IEEE Transactions on Geoscience and Remote Sensing | 2013
Zuoyu Tao; William J. Blackwell; David H. Staelin
Neural networks (NNs) are developed for estimating the error variances of individual infrared and microwave atmospheric temperature and humidity profile retrievals, thus potentially significantly improving their assimilation into numerical weather prediction models. Currently, most assimilation processes require error covariance matrices that are typically estimated over diverse profile ensembles.
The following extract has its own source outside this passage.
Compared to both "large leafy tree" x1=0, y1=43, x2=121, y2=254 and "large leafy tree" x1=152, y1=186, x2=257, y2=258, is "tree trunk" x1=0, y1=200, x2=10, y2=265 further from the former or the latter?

In addition to these “ensemble error variances,” this work explores the estimation of “sample error variances” that are relevant to a single sample of the ensemble (that is, an individual profile retrieval and its error at each pressure level). This analysis is facilitated by considering an individual profile retrieval as the most likely sample from a distribution of retrievals, given an individual sensor observation vector. The sample error variance is defined as the variance of this distribution. The approach described in this paper does not attempt to compute these retrieval distributions explicitly, as this is computationally prohibitive for hyperspectral sounders. Instead, NNs are trained to estimate the variances of these distributions directly. Examples over ocean utilizing AIRS/AMSU soundings on the NASA Aqua satellite and those from a proposed hyperspectral microwave sounder show that the predicted sample error variances agree well with the true sample error variances as determined by European Centre for Medium-Range Weather Forecasts analyzes colocated to the sensor observations. Furthermore, simple quality indicators derived using thresholding of the sample variance estimates compare favorably to AIRS Level-2 Version-5 quality flags.